Forse (così mi dicevo) è giusto accettare questo dolore, non negarlo, invece di far credere che ogni handicap sia solo un ostacolo da saltare in scioltezza con la forza di volontà. E poi (sempre per la categoria dubbi) mi ero chiesto se in questi giochi paralimpici non vi fosse anche un piccolo velo di ipocrisia; le condizioni della vita quotidiana di chi ha una disabilità sono difficili, è difficile spostarsi, una scala diventa un ostacolo invalicabile, è complicato fare qualunque cosa; non basta una grande kermesse che mostra casi eccezionali per risolvere queste difficoltà. E la disabilità non è un fattore “neutro”, come talvolta si vuole far credere; è qualcosa che può essere terribile, per chi la porta e per i familiari, non può essere sminuita e ridotta a diversità tra le tante. Questi erano i miei dubbi. Che rimuginavo tra me e me, ma non osavo esprimere. Per paura di essere frainteso.
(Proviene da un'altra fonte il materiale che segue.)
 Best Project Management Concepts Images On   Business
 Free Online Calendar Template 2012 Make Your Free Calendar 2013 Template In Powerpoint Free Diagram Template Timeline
Ma quando ho sentito quei ragazzini parlare delle competizioni, con la serietà della loro età, ecco, mi sono convinto di una cosa: i Jeux paralympiques sono stati una cosa meravigliosa. Certo, l’handicap resta una condizione di oggettiva difficoltà, che non va derubricata a diversità tra le altre. Certo, le condizioni di vita nel quotidiano restano difficili per chi abbia una situazione di disabilità. Ma forse questi giochi contribuiranno a cambiare lo sguardo delle future generazioni su questi problemi. E aiuteranno molte persone, e le loro famiglie, a vivere con più serenità e coraggio una condizione che è difficile, e che richiede una forza che non tutti possono trovare da sé.
Mentre pensavo a queste cose, il ragazzino con le stampelle ha ricevuto il pallone e lo ha ripassato senza difficoltà al suo compagno, meglio di quanto avrei fatto. I ragazzi sono rimasti al loro gioco, ed io ai miei pensieri.